Matthieu 11, 25-30
| La Béatitude des petits |
Dom Ghislain Lafont
Jésus, Un pauvre parmi les pauvres, p. 86s
Jésus tout d’abord se tourne vers son Père et prie. A part la supplication de l’agonie, l’évangile ne nous donne pas d’autre texte de prière de Jésus. Dans ce dialogue avec son Père, Jésus célèbre un Mystère de Révélation. S’il a subi un certain échec auprès des sages et des intelligents, il se souvient de l’accueil que lui ont réservé des gens plus modestes, moins riches que les citadins, moins arrogants que les pharisiens. Ces gens, en définitive, ce sont ses disciples, depuis les premiers, appelés au bord du lac, à qui il pourrait dire, comme saint Paul aux Corinthiens (1 Co 1,26) : Considérez, frères, qui vous êtes, vous qui avez reçu l’appel de Dieu : il n’y a pas beaucoup de sages aux yeux des hommes, ni beaucoup de puissants, ni beaucoup de gens de bonne famille. Paul, comme Jésus, voit dans cette élection des pauvres et dans l’accueil de l’Evangile une disposition merveilleuse de la bienveillance divine. Jésus éprouve la vérité de ce qu’il avait envoyé dire à Jean avec les mots du prophète Isaïe (61,1) : La Bonne nouvelle est annoncée aux pauvres. Voilà une constante dans l’économie divine du salut dont Jésus s’émerveille, dont il rend grâce au Père qui en est la source et qui le console de la dureté des autres. Nous trouverons un autre écho de cet émerveillement de Jésus, au moment où il sera accueilli comme Roi au Temple de Jérusalem, et, à ce moment-là, il explicitera la citation du psaume qui entrevoyait prophétiquement cette béatitude des petits (Matthieu 21,16) : De la bouche des tout-petits et des nourrissons, tu t’es préparé une louange.

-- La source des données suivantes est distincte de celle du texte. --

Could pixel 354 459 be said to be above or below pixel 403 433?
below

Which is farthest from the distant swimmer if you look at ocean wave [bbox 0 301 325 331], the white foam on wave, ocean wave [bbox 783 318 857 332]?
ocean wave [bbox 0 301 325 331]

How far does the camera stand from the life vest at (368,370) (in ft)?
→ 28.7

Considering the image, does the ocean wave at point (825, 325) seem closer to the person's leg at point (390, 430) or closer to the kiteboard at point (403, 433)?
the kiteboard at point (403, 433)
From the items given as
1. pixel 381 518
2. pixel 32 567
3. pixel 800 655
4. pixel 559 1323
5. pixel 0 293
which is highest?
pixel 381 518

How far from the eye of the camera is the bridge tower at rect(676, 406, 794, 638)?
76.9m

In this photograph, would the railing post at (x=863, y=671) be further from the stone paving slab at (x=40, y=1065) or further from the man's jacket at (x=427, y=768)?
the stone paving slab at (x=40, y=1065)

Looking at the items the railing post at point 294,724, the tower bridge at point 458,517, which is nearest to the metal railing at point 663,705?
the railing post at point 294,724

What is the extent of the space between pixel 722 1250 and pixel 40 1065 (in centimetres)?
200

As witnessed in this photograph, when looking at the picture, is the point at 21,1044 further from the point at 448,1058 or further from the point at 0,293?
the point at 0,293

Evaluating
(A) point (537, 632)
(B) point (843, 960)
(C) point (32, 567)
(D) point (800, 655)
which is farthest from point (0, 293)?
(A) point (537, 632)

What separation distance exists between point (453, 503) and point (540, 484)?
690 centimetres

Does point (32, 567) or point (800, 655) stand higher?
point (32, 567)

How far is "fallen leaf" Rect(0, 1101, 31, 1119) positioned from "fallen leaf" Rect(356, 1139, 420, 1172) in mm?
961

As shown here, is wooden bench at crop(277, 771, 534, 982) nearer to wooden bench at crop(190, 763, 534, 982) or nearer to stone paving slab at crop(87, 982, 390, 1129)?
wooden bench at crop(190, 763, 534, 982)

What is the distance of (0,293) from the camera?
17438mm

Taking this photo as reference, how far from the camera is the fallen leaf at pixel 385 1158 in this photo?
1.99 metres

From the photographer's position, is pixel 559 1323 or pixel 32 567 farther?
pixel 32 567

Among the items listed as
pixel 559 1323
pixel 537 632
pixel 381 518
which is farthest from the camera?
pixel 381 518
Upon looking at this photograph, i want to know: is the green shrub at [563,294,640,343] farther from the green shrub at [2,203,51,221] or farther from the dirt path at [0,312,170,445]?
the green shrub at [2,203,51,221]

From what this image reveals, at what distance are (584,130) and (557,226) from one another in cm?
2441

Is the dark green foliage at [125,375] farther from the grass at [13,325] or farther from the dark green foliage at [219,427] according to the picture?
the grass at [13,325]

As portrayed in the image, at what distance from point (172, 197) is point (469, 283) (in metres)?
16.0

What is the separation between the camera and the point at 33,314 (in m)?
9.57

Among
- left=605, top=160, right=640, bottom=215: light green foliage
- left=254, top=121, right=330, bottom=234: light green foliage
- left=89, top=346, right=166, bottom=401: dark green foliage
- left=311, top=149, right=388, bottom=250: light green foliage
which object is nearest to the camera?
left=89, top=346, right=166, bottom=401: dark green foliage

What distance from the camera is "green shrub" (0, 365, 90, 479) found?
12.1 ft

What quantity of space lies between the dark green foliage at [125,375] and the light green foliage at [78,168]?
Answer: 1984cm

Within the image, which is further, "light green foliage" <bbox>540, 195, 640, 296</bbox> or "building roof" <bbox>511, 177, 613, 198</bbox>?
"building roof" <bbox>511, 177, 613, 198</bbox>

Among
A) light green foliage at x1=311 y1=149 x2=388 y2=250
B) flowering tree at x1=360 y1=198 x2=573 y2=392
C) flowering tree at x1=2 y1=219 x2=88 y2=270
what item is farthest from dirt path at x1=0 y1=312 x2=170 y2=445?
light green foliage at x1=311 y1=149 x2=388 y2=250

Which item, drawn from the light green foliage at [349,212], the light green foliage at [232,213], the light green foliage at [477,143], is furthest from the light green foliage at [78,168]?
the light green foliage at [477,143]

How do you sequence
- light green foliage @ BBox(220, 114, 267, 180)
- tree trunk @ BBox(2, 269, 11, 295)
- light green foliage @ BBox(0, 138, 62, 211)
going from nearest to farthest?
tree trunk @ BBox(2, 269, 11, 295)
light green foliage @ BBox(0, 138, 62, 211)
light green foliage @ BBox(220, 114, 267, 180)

Avec le verset 27, l’initiative de la Révélation passe du Père, dont on vient pourtant de célébrer le bon-plaisir, au Fils à qui tout a été remis. Avec le mot Tout, il s’agit du Royaume qui vient, de la Bonne Nouvelle, de l’Evangile et de la gestion de son advenir. Puis il décrit en termes de sur-connaissance le rapport réciproque entre le Fils et le Père, de sorte que la révélation (versets 25 et 27), porte immédiatement sur cette sur–connaissance, et c’est le Fils qui la communique : en dernière analyse, le Royaume serait donc la sur–connaissance du Père. Mais celle-ci n’est pas je ne sais quelle illumination mystique, sans lien avec l’enseignement et la mission de Jésus : elle est donc ce qui se révèle de Dieu à celui qui vit, pourrait-on dire, divinement, c’est-à-dire en suivant Jésus doux et humble de cœur.